You'd be better to read the x86 version of the XV6 book to learn how this stuff really works. It's really well written and implements enough to be tangibly useful. Reading the code is optional when just learning concepts. Reading the XV6 code will hopefully help you understand the O'Reilly Linux books better, which will hopefully help you understand the actual Linux kernel better.

(*yes I'm aware CPUs don't directly execute assembly anymore, but the microcode guarantees the observable CPU state at any Instruction Pointer matches the expectation as if you were running assembly on a PDP or C64, or close enough for 99.999% purposes and definitely enough for debugging your program in gdb)

Do you happen to have any other suggestions about reading?

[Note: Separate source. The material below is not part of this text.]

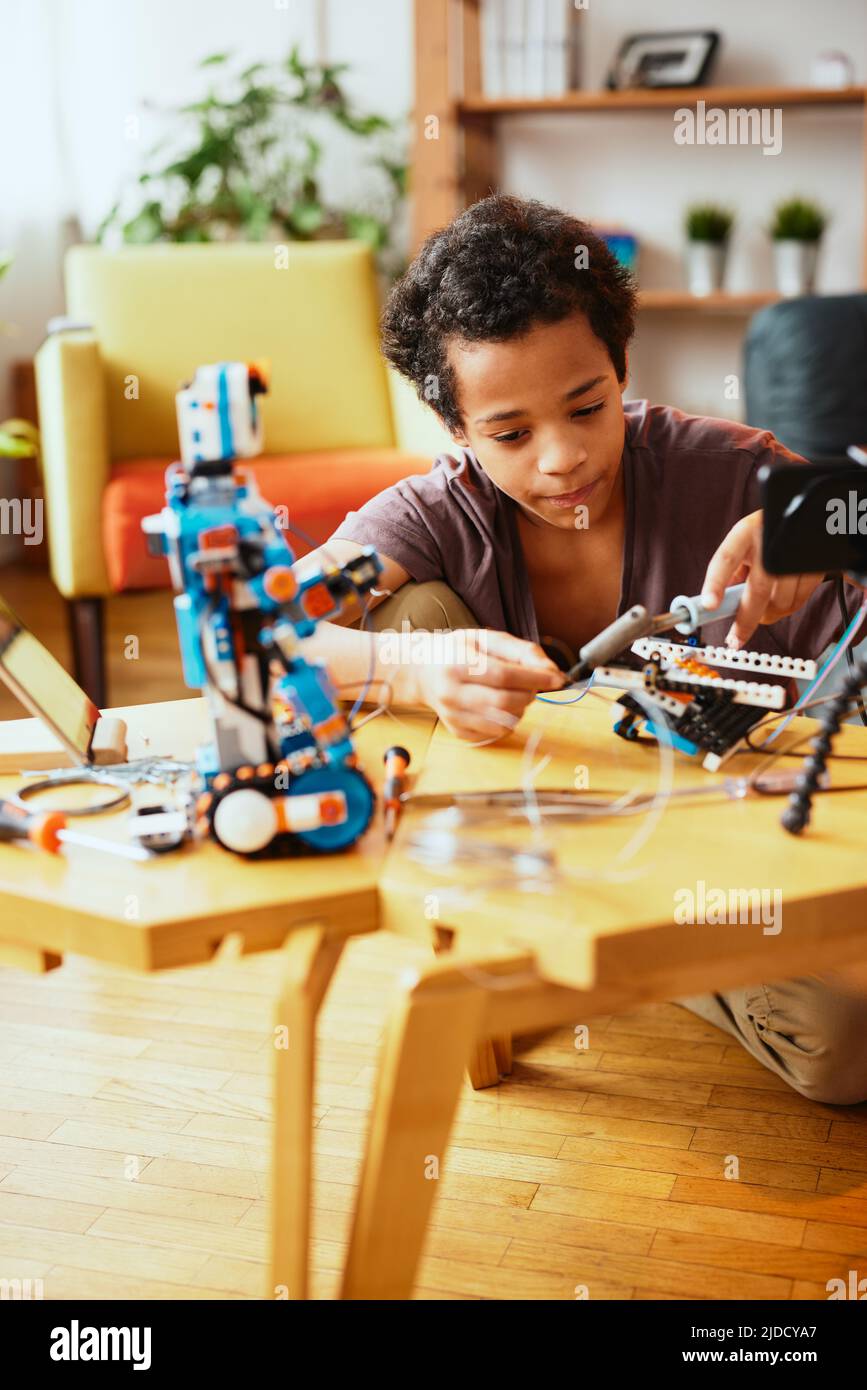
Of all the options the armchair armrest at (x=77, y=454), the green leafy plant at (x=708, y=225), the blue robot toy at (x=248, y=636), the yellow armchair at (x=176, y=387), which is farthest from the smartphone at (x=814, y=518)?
the green leafy plant at (x=708, y=225)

I am currently reading "Asynchronous Programming in Rust: Learn asynchronous programming by building working examples of futures, green threads, and runtimes" and there is vague talk about how cpus process things, but it really would like to know more. I am even curious about what is actually happening in hardware. It seems hard to determine where to start.

I don't have formal education in this field unfortunately.

> execute assembly

I always thought that assembly was a type of programming language.

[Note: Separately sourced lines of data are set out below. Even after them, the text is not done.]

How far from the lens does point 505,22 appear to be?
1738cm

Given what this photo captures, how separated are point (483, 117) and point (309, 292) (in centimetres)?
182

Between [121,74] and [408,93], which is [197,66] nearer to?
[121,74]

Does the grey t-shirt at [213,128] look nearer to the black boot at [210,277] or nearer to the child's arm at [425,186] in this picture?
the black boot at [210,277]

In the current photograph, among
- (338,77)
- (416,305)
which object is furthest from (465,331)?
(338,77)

It is. From my understanding, CPUs execute machine code. Assembly has to be passed through an assembler to get machine code, and that assembler can make other changes as well, so they are not always one to one. Written assembly will usually translate veryclosely to machine code, though.
Ben Eater's excellent educational video series includes one explaining the difference:

https://www.youtube.com/watch?v=oO8_2JJV0B4

In short, assembly for a given CPU is very nearly one-to-one with the machine language for that CPU. It's not correct to conflate the two, but close enough when speaking informally.

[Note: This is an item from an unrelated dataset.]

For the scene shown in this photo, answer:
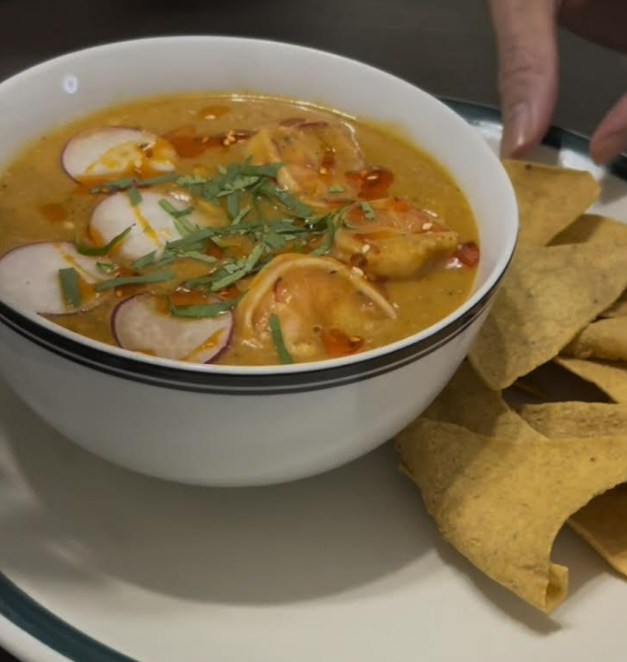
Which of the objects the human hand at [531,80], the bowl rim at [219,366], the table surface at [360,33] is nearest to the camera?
the bowl rim at [219,366]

While it's true that assembler doesn't quite fit into the same class as compiled/interpreted languages, it would be disingenuous to say it's not a programming language. It's simply a very low-level, machine specific one.

It's even blurrier when you consider that most modern assembler dialects have plenty of high level functionality (structs, macros, labels, etc) that do not correlate to machine instructions.

The GP has a slightly weird language, but mixing assembly and machine code in informal speech isn't rare at all.
Here I'm referring to assembly as mnemonic for machine code, but yes it would have been more correct to say machine code instead.
Userspace program directly uses CPU and memory (unless you're using VM). In contrast to that, your userspace program does not directly access your network device or SSD, but uses kernel routines to access those indirectly.
It doesn't directly access memory. The addresses in your userspace program are not the actual addresses of memory in the ram sticks - there is a table of mappings that the kernel sets up. When your process asks the kernel for memory, it says "i need 5KB, please put that at address XYZ". The kerenel goes and finds 5KB unused, probably at some other address ABC, and creates a mapping in the table that says XYZ translates to ABC. Then the kernel sets the MMU of the CPU to use the table for your process, and switches back to unpriveleged mode, letting your process run again. Your process in unpriveleged mode sends an instruction to write to the memory at XYZ, but the cpu will translate that instruction to ABC and write there instead.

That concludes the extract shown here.